▶ Given text
— BEGIN —
Since there will likely be a v3, the Fixes tag should IMHO go way back 
to when this problem has been in existence, maybe:

Fixes: 5c8a47a5a91d ("firmware: arm_scmi: Make scmi core independent of 
the transport type")
Justin Chen Oct. 11, 2024, 7:15 p.m. UTC | #3
On 10/11/24 6:43 AM, Cristian Marussi wrote:
> On Wed, Oct 09, 2024 at 12:26:37PM -0700, Justin Chen wrote:
>> send_message() does not block in the MBOX implementation. This is
>> because the mailbox layer has its own queue. However, this confuses
>> the per xfer timeouts as they all start their timeout ticks in
>> parallel.
>>
>> Consider a case where the xfer timeout is 30ms and a SCMI transaction
>> takes 25ms.
>>
>> 0ms: Message #0 is queued in mailbox layer and sent out, then sits
>> at scmi_wait_for_message_response() with a timeout of 30ms
>> 1ms: Message #1 is queued in mailbox layer but not sent out yet.
>> Since send_message() doesn't block, it also sits at
>> scmi_wait_for_message_response() with a timeout of 30ms
>> ...
>> 25ms: Message #0 is completed, txdone is called and Message #1 is
>> sent out
>> 31ms: Message #1 times out since the count started at 1ms. Even
>> though it has only been inflight for 6ms.
>>
>> Fixes: b53515fa177c ("firmware: arm_scmi: Make MBOX transport a standalone driver")
>> Signed-off-by: Justin Chen <justin.chen@broadcom.com>
>> ---
>>
>> Changes in v2:
> 
> Hi Justin,
> 
> thanks.
> 
> A few nitpicks and one remark down below.
— END —
▶ Task set
a - In the mailbox timeout thread, when does Message #1 time out in the example, and how long has it been in flight at that point?
b - Carry on the mailbox timeout thread from the point where the text stops.

(Data items)
— BEGIN —
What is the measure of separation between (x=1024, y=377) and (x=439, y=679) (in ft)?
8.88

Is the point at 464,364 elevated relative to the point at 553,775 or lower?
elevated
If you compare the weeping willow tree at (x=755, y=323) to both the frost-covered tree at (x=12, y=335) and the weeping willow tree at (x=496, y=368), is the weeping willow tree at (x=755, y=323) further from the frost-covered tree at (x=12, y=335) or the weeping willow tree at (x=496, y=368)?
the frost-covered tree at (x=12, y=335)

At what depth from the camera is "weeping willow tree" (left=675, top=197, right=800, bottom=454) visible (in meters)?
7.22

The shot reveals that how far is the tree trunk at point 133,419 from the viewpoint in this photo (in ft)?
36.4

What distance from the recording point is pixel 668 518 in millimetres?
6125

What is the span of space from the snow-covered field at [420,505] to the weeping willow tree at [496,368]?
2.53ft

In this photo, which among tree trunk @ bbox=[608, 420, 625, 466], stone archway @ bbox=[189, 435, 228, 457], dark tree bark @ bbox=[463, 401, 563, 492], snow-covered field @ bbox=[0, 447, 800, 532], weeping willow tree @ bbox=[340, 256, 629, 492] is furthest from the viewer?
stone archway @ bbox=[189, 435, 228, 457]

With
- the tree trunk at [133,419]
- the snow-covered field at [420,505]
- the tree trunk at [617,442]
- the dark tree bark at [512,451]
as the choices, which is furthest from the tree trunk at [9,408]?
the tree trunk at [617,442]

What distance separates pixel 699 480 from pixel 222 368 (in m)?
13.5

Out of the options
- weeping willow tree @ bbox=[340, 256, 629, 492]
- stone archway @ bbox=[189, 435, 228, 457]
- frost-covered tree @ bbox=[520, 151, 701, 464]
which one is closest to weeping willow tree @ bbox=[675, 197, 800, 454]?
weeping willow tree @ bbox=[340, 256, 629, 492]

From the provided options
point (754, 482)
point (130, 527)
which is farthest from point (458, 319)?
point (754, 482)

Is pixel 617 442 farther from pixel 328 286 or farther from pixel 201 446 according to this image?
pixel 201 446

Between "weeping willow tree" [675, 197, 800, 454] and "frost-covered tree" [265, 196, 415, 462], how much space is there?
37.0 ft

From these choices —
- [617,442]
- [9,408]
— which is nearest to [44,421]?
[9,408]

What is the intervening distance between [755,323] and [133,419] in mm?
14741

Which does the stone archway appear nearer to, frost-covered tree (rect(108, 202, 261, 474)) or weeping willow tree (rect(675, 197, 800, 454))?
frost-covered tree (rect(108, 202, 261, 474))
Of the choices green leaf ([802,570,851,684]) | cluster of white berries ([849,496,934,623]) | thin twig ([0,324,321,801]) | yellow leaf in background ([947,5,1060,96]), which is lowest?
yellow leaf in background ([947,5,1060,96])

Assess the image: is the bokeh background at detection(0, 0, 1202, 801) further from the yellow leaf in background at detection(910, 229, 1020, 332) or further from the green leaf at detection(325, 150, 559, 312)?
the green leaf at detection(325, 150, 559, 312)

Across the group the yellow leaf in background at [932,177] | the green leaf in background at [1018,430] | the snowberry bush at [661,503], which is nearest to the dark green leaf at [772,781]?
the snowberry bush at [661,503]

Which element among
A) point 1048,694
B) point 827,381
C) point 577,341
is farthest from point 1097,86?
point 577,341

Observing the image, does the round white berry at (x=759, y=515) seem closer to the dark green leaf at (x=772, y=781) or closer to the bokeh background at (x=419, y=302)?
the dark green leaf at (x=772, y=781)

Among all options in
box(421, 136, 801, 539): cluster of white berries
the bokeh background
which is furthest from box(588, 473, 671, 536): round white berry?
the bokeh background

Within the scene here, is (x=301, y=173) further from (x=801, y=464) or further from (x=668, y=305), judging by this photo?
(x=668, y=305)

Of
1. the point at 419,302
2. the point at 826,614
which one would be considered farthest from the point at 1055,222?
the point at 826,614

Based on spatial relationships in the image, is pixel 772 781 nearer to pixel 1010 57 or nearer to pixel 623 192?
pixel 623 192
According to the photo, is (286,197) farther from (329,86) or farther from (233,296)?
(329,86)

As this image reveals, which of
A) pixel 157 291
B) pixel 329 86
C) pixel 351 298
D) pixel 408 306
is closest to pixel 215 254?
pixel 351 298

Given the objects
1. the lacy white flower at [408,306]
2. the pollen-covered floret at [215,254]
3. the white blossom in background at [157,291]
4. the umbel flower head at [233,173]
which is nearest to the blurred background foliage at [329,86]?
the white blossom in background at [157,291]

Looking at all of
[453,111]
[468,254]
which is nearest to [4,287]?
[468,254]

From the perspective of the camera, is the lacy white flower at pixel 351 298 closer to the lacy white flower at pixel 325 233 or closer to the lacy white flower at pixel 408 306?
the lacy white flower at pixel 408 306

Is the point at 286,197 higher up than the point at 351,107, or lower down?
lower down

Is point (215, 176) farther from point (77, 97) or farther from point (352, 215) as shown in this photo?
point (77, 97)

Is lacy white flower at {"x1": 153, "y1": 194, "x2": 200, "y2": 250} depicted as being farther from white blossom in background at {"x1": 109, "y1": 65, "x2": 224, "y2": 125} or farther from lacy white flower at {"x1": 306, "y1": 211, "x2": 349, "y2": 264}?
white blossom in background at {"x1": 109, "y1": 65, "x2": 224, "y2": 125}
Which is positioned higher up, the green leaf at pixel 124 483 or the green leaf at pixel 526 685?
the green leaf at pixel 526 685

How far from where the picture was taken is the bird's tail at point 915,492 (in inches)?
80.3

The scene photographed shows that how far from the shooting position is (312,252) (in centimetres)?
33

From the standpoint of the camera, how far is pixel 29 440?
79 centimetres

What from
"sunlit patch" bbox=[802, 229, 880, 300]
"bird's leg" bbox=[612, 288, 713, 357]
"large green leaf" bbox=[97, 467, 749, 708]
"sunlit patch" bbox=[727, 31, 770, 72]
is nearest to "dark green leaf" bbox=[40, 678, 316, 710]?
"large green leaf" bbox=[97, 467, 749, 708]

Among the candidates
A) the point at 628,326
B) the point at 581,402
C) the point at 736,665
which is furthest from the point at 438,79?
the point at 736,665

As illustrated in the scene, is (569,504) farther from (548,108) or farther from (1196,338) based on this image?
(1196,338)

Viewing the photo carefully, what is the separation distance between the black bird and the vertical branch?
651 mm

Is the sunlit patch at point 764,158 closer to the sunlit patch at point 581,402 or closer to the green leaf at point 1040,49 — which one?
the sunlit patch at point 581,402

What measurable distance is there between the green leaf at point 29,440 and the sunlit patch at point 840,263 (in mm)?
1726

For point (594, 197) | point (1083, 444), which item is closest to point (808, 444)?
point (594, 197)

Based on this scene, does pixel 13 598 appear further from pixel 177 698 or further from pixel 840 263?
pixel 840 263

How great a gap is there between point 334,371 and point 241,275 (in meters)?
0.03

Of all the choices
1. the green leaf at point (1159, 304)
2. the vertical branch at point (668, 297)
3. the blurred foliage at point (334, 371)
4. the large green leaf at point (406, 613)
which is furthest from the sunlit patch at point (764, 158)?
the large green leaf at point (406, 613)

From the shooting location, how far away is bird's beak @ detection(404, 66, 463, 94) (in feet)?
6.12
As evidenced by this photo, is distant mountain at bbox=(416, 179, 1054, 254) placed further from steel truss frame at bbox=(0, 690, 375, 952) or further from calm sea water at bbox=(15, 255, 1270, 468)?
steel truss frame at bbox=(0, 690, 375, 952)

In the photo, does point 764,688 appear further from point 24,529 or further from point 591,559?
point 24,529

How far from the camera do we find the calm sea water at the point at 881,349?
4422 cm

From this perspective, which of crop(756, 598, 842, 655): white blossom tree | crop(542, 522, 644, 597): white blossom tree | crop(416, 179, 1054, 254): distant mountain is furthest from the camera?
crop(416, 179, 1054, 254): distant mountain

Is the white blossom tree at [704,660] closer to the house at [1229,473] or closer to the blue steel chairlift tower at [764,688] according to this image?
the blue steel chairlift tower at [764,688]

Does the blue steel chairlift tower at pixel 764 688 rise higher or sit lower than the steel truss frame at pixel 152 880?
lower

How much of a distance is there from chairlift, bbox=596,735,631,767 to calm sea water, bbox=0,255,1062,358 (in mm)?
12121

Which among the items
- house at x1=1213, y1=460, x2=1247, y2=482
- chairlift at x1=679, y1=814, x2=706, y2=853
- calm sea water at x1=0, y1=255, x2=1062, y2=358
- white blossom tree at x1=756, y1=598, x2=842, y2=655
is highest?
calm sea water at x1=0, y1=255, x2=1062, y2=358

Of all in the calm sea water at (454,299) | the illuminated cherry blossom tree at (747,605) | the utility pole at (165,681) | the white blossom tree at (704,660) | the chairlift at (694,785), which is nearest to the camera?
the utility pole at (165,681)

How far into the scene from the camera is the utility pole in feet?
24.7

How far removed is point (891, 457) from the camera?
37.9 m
— END —
▶ The replies
a - Message #1 times out at 31ms, after only 6ms in flight.

b -
> 
>>
>> - Added Fixes tag
>> - Improved commit message to better capture the issue
>>
>>   .../firmware/arm_scmi/transports/mailbox.c    | 21 +++++++++++++------
>>   1 file changed, 15 insertions(+), 6 deletions(-)
>>
>> diff --git a/drivers/firmware/arm_scmi/transports/mailbox.c b/drivers/firmware/arm_scmi/transports/mailbox.c
>> index 1a754dee24f7..30bc2865582f 100644
>> --- a/drivers/firmware/arm_scmi/transports/mailbox.c
>> +++ b/drivers/firmware/arm_scmi/transports/mailbox.c
>> @@ -33,6 +33,7 @@ struct scmi_mailbox {
>>   	struct mbox_chan *chan_platform_receiver;
>>   	struct scmi_chan_info *cinfo;
>>   	struct scmi_shared_mem __iomem *shmem;
>> +	struct mutex chan_lock;
> 
> Missing Doxygen comment....
> 
> arm_scmi/transports/mailbox.c:39: warning: Function parameter or struct member 'chan_lock' not described in 'scmi_mailbox
> 
>>   };
>>   
>>   #define client_to_scmi_mailbox(c) container_of(c, struct scmi_mailbox, cl)
>> @@ -205,6 +206,7 @@ static int mailbox_chan_setup(struct scmi_chan_info *cinfo, struct device *dev,
>>   	cl->rx_callback = rx_callback;
>>   	cl->tx_block = false;
>>   	cl->knows_txdone = tx;
>> +	mutex_init(&smbox->chan_lock);
> 
> This could be move at the end of this function after the channels are
> requested and it is no more possible to fail and bail out....messages
> wont flow and lock wont be used anyway until this chan_setup completes...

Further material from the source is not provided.